RECORDS SUPPLIED |
-- Opening Marker --

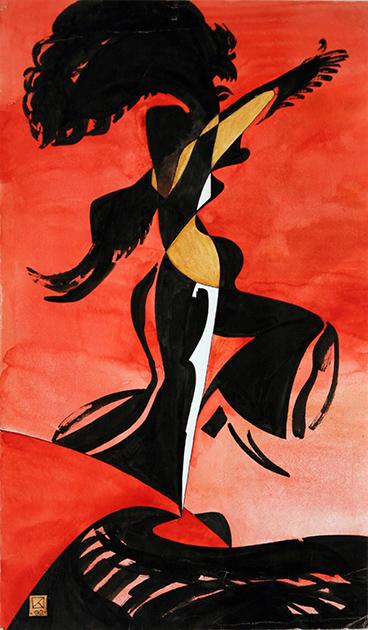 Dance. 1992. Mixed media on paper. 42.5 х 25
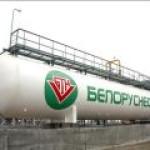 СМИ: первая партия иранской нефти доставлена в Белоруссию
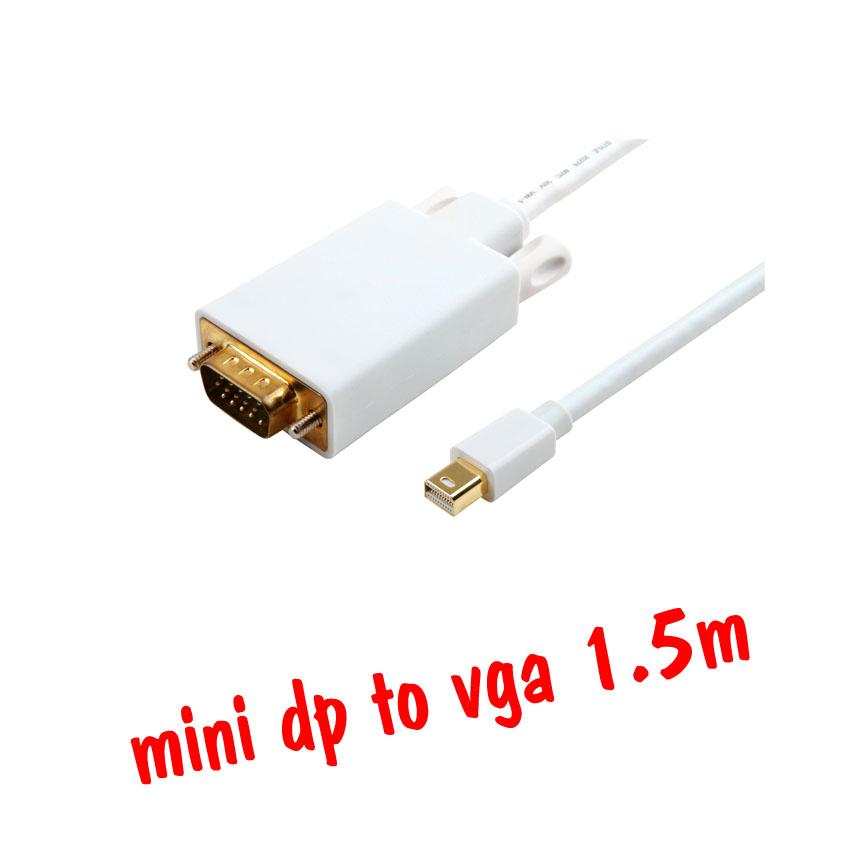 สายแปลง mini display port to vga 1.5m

-- Closing Marker --
-- Opening Marker --

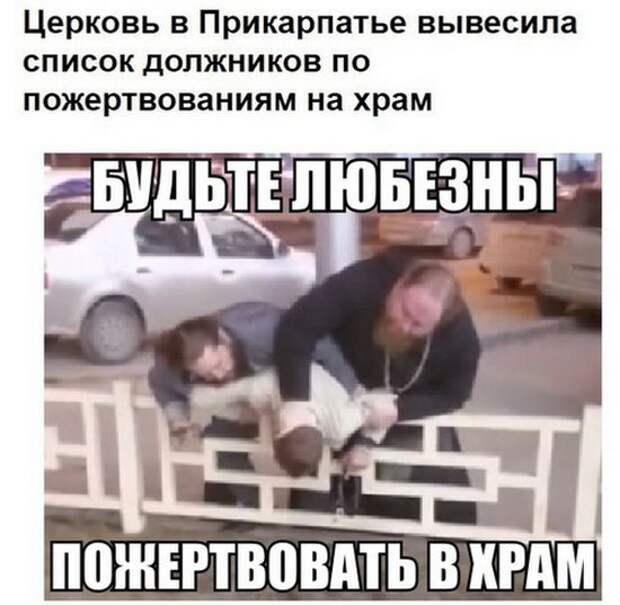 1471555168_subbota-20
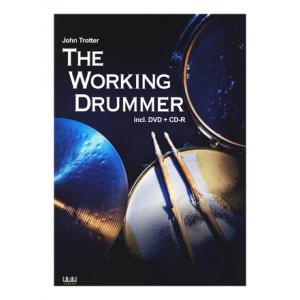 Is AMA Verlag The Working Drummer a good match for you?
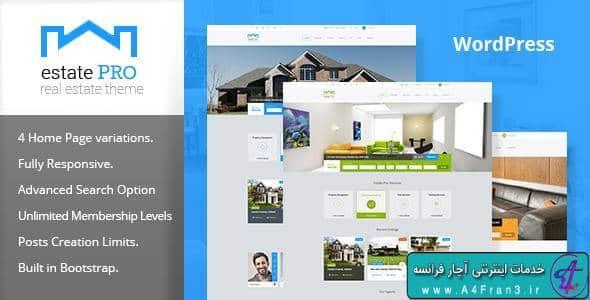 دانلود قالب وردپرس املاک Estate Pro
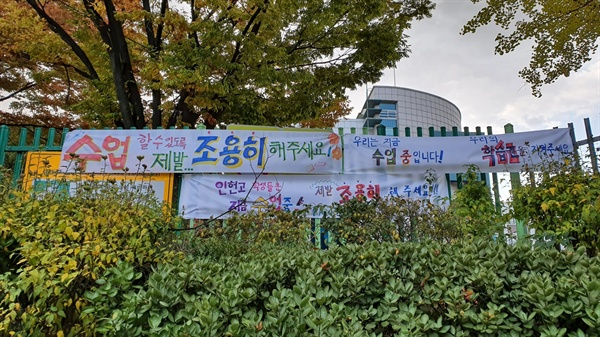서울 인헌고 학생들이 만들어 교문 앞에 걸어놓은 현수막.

-- Closing Marker --

TASK BRIEF |
Return only the part above that opens with the line containing "1471555168_subbota-20" and closes with the line containing "서울 인헌고 학생들이 만들어 교문 앞에 걸어놓은 현수막.", exactly and with both ends, skipping the pictures.

RESULT OF THE EXERCISE |
 1471555168_subbota-20
 Is AMA Verlag The Working Drummer a good match for you?
 دانلود قالب وردپرس املاک Estate Pro
서울 인헌고 학생들이 만들어 교문 앞에 걸어놓은 현수막.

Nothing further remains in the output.